- [Required work]:
Leave out the pictures and reproduce all of the data exactly.

(Image and question records)

══════

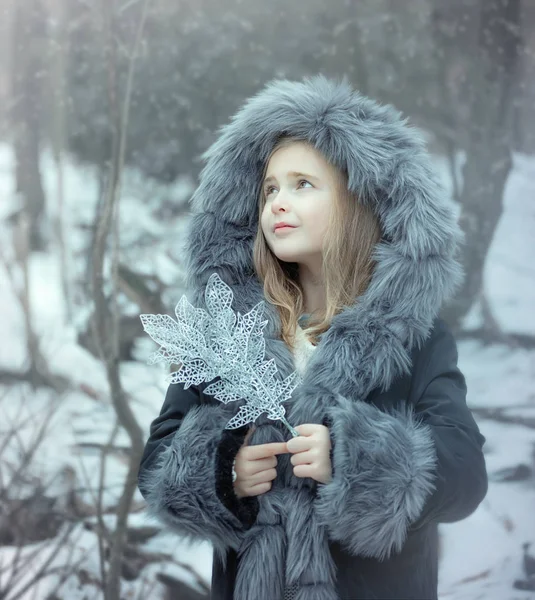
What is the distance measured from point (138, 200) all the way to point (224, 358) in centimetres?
108

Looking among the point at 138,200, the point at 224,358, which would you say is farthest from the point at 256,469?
the point at 138,200

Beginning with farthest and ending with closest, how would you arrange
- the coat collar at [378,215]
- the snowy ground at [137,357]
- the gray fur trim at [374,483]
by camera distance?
the snowy ground at [137,357], the coat collar at [378,215], the gray fur trim at [374,483]

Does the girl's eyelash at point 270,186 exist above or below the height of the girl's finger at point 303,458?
above

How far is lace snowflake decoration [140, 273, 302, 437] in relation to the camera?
3.05 ft

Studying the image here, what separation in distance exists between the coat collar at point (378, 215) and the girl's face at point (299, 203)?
30 mm

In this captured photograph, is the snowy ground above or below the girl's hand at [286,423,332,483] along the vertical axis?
above

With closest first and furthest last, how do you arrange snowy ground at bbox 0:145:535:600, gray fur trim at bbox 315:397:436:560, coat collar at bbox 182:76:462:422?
gray fur trim at bbox 315:397:436:560
coat collar at bbox 182:76:462:422
snowy ground at bbox 0:145:535:600

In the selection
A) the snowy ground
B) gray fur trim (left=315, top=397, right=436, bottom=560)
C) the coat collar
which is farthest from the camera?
the snowy ground

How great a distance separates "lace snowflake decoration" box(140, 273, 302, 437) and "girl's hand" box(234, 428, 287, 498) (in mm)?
38

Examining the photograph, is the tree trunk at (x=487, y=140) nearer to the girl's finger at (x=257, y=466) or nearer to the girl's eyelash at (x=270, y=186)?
the girl's eyelash at (x=270, y=186)

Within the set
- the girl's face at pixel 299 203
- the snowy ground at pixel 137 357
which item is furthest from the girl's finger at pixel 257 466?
the snowy ground at pixel 137 357

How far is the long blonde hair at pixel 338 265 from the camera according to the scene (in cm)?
106

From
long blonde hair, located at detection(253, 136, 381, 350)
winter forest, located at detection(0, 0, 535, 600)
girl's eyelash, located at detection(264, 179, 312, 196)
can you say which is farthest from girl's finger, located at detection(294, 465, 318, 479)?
winter forest, located at detection(0, 0, 535, 600)

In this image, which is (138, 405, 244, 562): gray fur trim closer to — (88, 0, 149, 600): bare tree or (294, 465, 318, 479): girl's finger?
(294, 465, 318, 479): girl's finger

══════

- [Task answer]:
What is the distance measured from point (138, 200) all the way to point (224, 358) in centimetres?
108

Looking among the point at 138,200, the point at 224,358, which would you say is farthest from the point at 256,469?
the point at 138,200

Beginning with farthest and ending with closest, how would you arrange
- the coat collar at [378,215]
- the snowy ground at [137,357]
- the gray fur trim at [374,483]
by camera distance?
the snowy ground at [137,357], the coat collar at [378,215], the gray fur trim at [374,483]

Does the girl's eyelash at point 270,186 exist above or below the height of the girl's finger at point 303,458?
above

How far is lace snowflake decoration [140, 273, 302, 437] in relation to the camera?
3.05 ft

Studying the image here, what separation in distance exists between the coat collar at point (378, 215) and the girl's face at point (299, 203)?
30 mm

In this captured photograph, is the snowy ground above or below the girl's hand at [286,423,332,483] along the vertical axis?
above

With closest first and furthest last, how do you arrange snowy ground at bbox 0:145:535:600, gray fur trim at bbox 315:397:436:560, coat collar at bbox 182:76:462:422?
gray fur trim at bbox 315:397:436:560
coat collar at bbox 182:76:462:422
snowy ground at bbox 0:145:535:600

In the selection
A) the snowy ground
B) gray fur trim (left=315, top=397, right=436, bottom=560)
C) the coat collar
which is farthest from the camera?
the snowy ground

How great a distance separates "lace snowflake decoration" box(140, 273, 302, 437) and "girl's hand" box(234, 428, 287, 498) (in mm)?
38

Examining the photograph, is the tree trunk at (x=487, y=140) nearer to the girl's finger at (x=257, y=466) or nearer to the girl's eyelash at (x=270, y=186)?
the girl's eyelash at (x=270, y=186)

Within the set
- the girl's face at pixel 299 203
- the snowy ground at pixel 137 357
which item is furthest from the girl's finger at pixel 257 466?
the snowy ground at pixel 137 357

How far is the long blonde hair at pixel 338 265 from the camera according to the scene (in cm)?
106

From
long blonde hair, located at detection(253, 136, 381, 350)
winter forest, located at detection(0, 0, 535, 600)
girl's eyelash, located at detection(264, 179, 312, 196)
can you say which is farthest from girl's finger, located at detection(294, 465, 318, 479)?
winter forest, located at detection(0, 0, 535, 600)

In this image, which is (138, 405, 244, 562): gray fur trim closer to — (88, 0, 149, 600): bare tree or (294, 465, 318, 479): girl's finger?
(294, 465, 318, 479): girl's finger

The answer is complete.